What you will do - Pick up the passage on AT&T's nationwide NB-IoT network launch after its final sentence and continue it in the same style.

Supplied passage -

The company says that software upgrades at its 4G LTE cell sites across the country are now complete and that its NB-IoT network is now open for business. The new network, says the company, will help unlock the next wave of IoT connections, and is “a big step toward massive IoT and 5G.”
With NB-IoT, the company now has two complementary Low-Power Wide Area networks – including its LTE-M network in the U.S. and Mexico. Both networks are designed for the IoT within licensed spectrum and provide carrier-grade security.
“The devices that ride on these networks can be configured to go dormant when not in use,” says Chris Penrose, Senior Vice President of AT&T’s IoT organization. “That opens a host of uses that don’t need constant cellular connections. Think of things like utility meters, leak detectors, street lights and smart appliances.”
NB-IoT is optimized for stationary use cases with basic data requirements like simple sensors, on-off buttons, smart agriculture, smoke detectors, door locks and industrial monitors. LTE-M, with its greater bandwidth, can support firmware and software updates, mobility and voice-over services.
“We’ve deployed pet trackers, asset management, medical wearables, utility meters and more over LTE-M,” says Penrose. “Both networks connect devices ‘out of the box’ without the complexity of setting up Wi-Fi or Bluetooth. And they reach deep inside buildings and underground.”

Data -

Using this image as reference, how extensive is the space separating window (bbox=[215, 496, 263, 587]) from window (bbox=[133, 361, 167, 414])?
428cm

Response to this exercise -
The big advantages, says the company, are cost and energy savings. The company is working with its suppliers to certify $5 modules that connect devices to NB-IoT, and says multi-mode modules that support both NB-IoT and LTE-M are not far behind. Current pricing plans are available for as low as $5/year/device.
“All of this,” says Penrose, “puts the IoT within reach for businesses who, until now, may not have even thought that connectivity solutions were possible for them.”
The company says it’s opening up NB-IoT and LTE-M to developers through a collaboration with Arrow Electronics and the crowdfunding platform Indiegogo. With cellular IoT startup Blues Wireless, it’s developing Notecard, an integrated IoT module that easily connects IoT products to the cloud with prepaid connectivity.
The company says it expects to begin deployment of NB-IoT in Mexico later this year.